▸ **AUSGEWÄHLTER TEXT**:
◆ ◆ ◆ ◆
Petersburg-Gipfel Grenzenloses Europa

Die Europäische Union und Russland haben sich auf ihrem Gipfeltreffen am Rande der 300-Jahr-Feier von St. Petersburg darauf geeinigt, das Ende der Visapflicht zu prüfen.

Die Zusammenarbeit zwischen der EU und Russland soll insgesamt im Bereich des Inneren und der Justiz verbessert werden, stellten beide Seiten in ihrem Schlusskommunique weiter fest. Zudem planten die EU und Russland die Einrichtung eines ständigen Partnerschaftsrat, um die gemeinsamen Beziehungen aufzuwerten. Im seit Jahren schwelenden Tschetschenienkonflikt hoffen die Staats- und Regierungschefs der EU und Russlands auf eine baldige Beilegung.

Erweiterung soll Russlands Beziehungen zu Europa stärken

Neben den 15 EU-Staaten nahmen auch die zehn neuen Beitrittsländer an dem Gipfeltreffen bei. Die meisten dieser Länder zählten früher zum Ostblock oder gehörten sogar als Republiken zur Sowjetunion. "Die Erweiterung soll Russlands Beziehungen zu Europa stärken, nicht schwächen", sagte der russische Präsident Wladimir Putin. Bundeskanzler Gerhard Schröder begrüßte die Aussicht auf mehr Reisefreizügigkeit zwischen der EU und Russland: "Es schafft eine Perspektive - noch nicht mehr, aber immerhin eine Perspektive - für visafreien Reiseverkehr", sagte Schröder in St. Petersburg vor Journalisten.
◆ ◆ ◆ ◆
▸ **ANFRAGE 1**: Geben Sie aus dem Bericht über den Petersburg-Gipfel den Abschnitt von „Petersburg-Gipfel Grenzenloses Europa“ bis „eine baldige Beilegung.“ wortgetreu wieder.
▸ **ANFRAGE 2**:
Prüfen Sie anhand des Berichts über den Petersburg-Gipfel, ob die folgenden Aussagen zutreffen. Beantworten Sie jede mit Ja oder Nein, und belegen Sie sie mit den entscheidenden Worten des Berichts als wörtlichem Zitat.
(a) Die EU und Russland haben die Visapflicht auf dem Gipfel abgeschafft.
(b) Schröder äußerte sich in St. Petersburg vor Journalisten.
(c) Putin zufolge soll die Erweiterung Russlands Beziehungen zu Europa schwächen.
▸ **ANFRAGE 3**: Führen Sie den Bericht über den Petersburg-Gipfel im Anschluss an seinen letzten Satz weiter.

▸ **ERFASSTE ANGABEN**:
◆ ◆ ◆ ◆
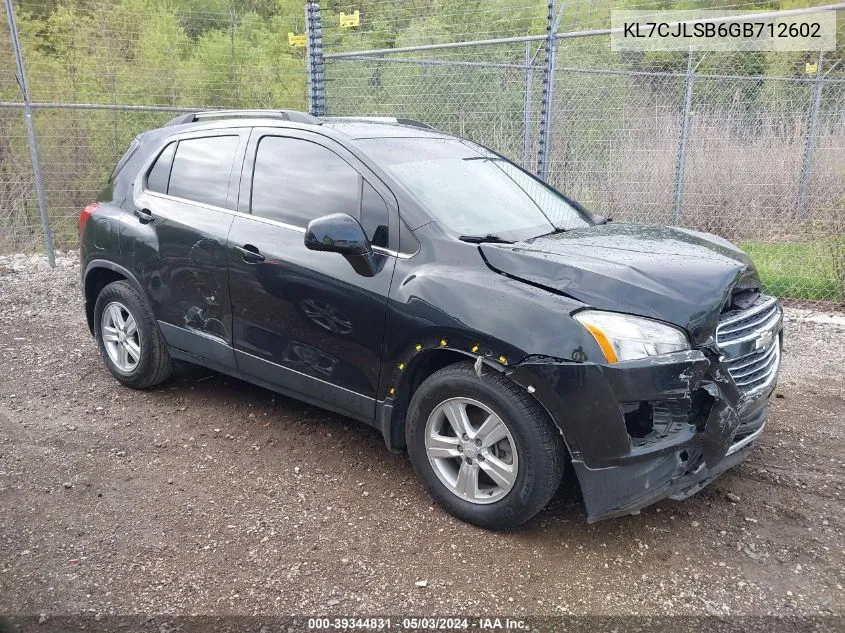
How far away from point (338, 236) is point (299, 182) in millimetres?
723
◆ ◆ ◆ ◆
▸ **LÖSUNG 1**:
Petersburg-Gipfel Grenzenloses Europa

Die Europäische Union und Russland haben sich auf ihrem Gipfeltreffen am Rande der 300-Jahr-Feier von St. Petersburg darauf geeinigt, das Ende der Visapflicht zu prüfen.

Die Zusammenarbeit zwischen der EU und Russland soll insgesamt im Bereich des Inneren und der Justiz verbessert werden, stellten beide Seiten in ihrem Schlusskommunique weiter fest. Zudem planten die EU und Russland die Einrichtung eines ständigen Partnerschaftsrat, um die gemeinsamen Beziehungen aufzuwerten. Im seit Jahren schwelenden Tschetschenienkonflikt hoffen die Staats- und Regierungschefs der EU und Russlands auf eine baldige Beilegung.

▸ **LÖSUNG 2**:
(a) Nein – „darauf geeinigt, das Ende der Visapflicht zu prüfen“
(b) Ja – „sagte Schröder in St. Petersburg vor Journalisten“
(c) Nein – „Die Erweiterung soll Russlands Beziehungen zu Europa stärken, nicht schwächen“

▸ **LÖSUNG 3**:
Lage in Tschetschenien

Thema des Abschlusskommuniques war auch die Lage in Tschetschenien. Die EU und Russland hofften auf eine echte Aussöhnung und die "Wiederherstellung der Herrschaft des Rechts und damit zum Schutz der Menschenrechte", hieß es. Der vor kurzem eingeleitete politische Prozess und die bisher eingeleiteten wirtschaftliche und soziale Umstrukturierung gäben Hoffnung auf eine Lösung des Konfliktes. "Wir waren uns darin einig, dass internationale Organisationen in enger Zusammenarbeit mit den russischen Behörden einen erheblichen Beitrag leisten können."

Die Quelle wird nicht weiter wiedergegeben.